Comprendre la méthode Intim'Connexion

La notion de conteneur :

Dans Intim’Connexion, l’accompagnement psycho-corporel repose sur un conteneur clair et vivant.

Ce conteneur correspond à la manière dont le cadre est tenu dans le temps, dans la relation et dans l’attention portée à ce qui se vit. Il soutient le processus d'intimité consciente en offrant des repères stables, sans jamais les figer.

Les qualités essentielles de ce conteneur sont :

  • la clarté

  • la sécurité

  • des limites explicites

  • une continuité fiable dans le travail

Mon rôle est de maintenir ce conteneur et d’en incarner les qualités, afin que le travail puisse se déployer sans être dirigé ni forcé.

C’est à l’intérieur de ce conteneur que j’accompagne la personne, qui peut alors s’engager, explorer et ajuster ce qui a besoin de l’être, à son rythme et selon sa réalité.

J’avance, en présence, un pas derrière la personne accompagnée, avec suffisamment de recul pour laisser émerger ce qui est juste pour elle.

La démarche repose sur une responsabilité partagée :
Je suis responsable du cadre et de la qualité de la présence, tandis que la personne accompagnée reste responsable de son engagement, de ses choix et de son chemin.

Le corps comme point d'appui :

Dans la méthode Intim’Connexion, le corps occupe une place centrale.

Il n’est ni un objet à corriger, ni un outil à optimiser, mais un lieu d’information, de mémoire et de régulation.

Le travail s’appuie sur l’attention portée aux sensations, à la respiration, au mouvement et à l’expression, afin de permettre des déplacements intérieurs souvent inaccessible par la seule compréhension mentale.

L’expérience vécue dans le corps devient un point d’appui pour clarifier, ajuster et intégrer ce qui cherche à se transformer.

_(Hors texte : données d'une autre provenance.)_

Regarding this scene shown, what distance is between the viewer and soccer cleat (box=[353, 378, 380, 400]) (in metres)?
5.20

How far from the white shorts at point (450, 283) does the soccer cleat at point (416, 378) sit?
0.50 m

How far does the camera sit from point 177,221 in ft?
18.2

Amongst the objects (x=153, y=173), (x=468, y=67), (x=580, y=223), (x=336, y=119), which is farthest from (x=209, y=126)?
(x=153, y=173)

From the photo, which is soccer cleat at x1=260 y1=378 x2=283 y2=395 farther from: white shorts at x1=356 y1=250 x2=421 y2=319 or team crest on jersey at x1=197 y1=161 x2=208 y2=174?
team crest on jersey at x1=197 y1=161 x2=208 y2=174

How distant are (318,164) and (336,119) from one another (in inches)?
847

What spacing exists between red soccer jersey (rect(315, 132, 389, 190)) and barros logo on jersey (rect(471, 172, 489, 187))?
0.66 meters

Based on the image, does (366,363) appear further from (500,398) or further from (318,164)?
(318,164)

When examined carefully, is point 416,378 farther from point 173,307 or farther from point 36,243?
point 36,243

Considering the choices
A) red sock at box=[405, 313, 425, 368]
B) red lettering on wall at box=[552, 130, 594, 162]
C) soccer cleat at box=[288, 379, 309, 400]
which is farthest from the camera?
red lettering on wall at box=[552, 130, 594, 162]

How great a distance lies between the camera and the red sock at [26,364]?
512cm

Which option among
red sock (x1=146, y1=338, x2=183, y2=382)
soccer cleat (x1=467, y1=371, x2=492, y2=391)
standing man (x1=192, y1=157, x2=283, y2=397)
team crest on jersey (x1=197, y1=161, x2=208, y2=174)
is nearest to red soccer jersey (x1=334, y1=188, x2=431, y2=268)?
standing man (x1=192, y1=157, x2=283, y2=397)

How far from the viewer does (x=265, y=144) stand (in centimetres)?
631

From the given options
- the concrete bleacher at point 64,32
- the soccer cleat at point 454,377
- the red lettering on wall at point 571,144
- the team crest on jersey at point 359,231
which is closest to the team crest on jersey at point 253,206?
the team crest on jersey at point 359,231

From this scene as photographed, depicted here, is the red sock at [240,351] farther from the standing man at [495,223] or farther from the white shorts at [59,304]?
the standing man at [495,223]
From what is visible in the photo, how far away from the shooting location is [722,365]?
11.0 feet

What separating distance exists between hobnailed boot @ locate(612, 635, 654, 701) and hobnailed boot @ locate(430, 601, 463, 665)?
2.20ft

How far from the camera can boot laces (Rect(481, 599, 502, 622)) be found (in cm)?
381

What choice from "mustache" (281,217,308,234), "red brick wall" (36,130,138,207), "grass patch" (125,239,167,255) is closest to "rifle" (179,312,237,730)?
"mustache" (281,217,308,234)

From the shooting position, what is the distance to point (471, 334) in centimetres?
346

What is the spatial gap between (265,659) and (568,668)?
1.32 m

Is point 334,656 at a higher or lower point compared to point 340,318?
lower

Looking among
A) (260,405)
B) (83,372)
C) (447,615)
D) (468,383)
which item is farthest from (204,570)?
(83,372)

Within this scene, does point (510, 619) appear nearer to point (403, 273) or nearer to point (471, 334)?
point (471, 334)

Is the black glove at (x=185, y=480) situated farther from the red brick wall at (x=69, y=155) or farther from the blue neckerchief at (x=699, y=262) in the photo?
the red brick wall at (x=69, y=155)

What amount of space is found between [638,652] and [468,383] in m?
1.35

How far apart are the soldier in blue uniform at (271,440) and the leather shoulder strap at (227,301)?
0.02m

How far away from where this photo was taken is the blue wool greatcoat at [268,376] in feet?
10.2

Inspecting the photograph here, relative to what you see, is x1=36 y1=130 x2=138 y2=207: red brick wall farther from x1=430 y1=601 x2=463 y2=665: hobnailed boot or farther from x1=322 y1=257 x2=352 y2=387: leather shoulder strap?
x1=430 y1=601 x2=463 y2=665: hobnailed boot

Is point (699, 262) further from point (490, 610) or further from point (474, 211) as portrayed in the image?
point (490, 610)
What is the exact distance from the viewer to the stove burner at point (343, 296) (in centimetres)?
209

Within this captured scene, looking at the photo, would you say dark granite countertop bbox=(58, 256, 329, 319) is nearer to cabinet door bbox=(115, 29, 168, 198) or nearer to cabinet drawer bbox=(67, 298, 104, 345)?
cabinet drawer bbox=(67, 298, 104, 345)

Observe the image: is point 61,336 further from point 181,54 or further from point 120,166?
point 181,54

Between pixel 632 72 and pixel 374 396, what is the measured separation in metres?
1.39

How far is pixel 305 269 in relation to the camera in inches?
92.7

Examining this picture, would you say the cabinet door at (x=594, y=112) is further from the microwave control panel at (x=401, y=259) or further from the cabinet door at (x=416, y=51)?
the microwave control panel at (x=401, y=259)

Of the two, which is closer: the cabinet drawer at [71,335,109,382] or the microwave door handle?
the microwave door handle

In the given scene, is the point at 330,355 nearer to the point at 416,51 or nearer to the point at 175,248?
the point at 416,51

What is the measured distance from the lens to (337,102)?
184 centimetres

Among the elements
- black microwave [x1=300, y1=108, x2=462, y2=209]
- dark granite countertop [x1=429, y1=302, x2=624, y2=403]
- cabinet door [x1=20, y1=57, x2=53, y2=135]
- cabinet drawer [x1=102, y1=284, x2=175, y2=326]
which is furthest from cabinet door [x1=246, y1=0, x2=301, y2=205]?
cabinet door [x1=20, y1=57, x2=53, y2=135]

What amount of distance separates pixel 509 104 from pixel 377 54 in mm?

Le plaisir peut être présent.
Il n’est jamais recherché comme un objectif, mais considéré comme un indicateur possible de l’état intérieur et du processus en cours

Le cadre et la sécurité :

La sécurité est un socle non négociable de la démarche.

Elle repose sur :

  • la clarté des échanges en amont,

  • la nomination explicite des limites,

  • le respect du consentement à chaque étape,

  • et la confidentialité des échanges et des données partagées.

Rien n’est implicite. Tout ce qui n’est pas clairement nommé est considéré comme non consenti.

Le cadre peut évoluer au fil du travail, mais uniquement de manière consciente, explicite et partagée.
Lorsqu’un flou apparaît, le processus est ralenti, ajusté ou interrompu si nécessaire.

Le déroulement d’un accompagnement :

Chaque accompagnement s’inscrit dans une structure claire, tout en restant ajusté à la personne et à sa situation.

Le processus se déploie en plusieurs temps :

Clarification et discernement
Un questionnaire pré-session et une visio permettent de poser le cadre, d’évaluer la pertinence de la démarche et de vérifier les conditions de sécurité.

Décision assumée
À l’issue de cette phase, une décision est posée avec clarté : poursuite, ajustement ou réorientation.
Dire non fait pleinement partie du processus.

La séance ou les séances
La séance est un espace de travail corporel partagé, où la méthode, ma posture et l’engagement de la personne se déploient conjointement dans le respect du cadre posé.

Intégration
Un temps d’intégration accompagne toujours le travail, afin de permettre à ce qui a été vécu de trouver sa place dans le quotidien et dans la durée.

Il n’y a ni scénario préétabli, ni objectif à atteindre.
Le processus s’ajuste à ce qui est vivant et pertinent pour la personne.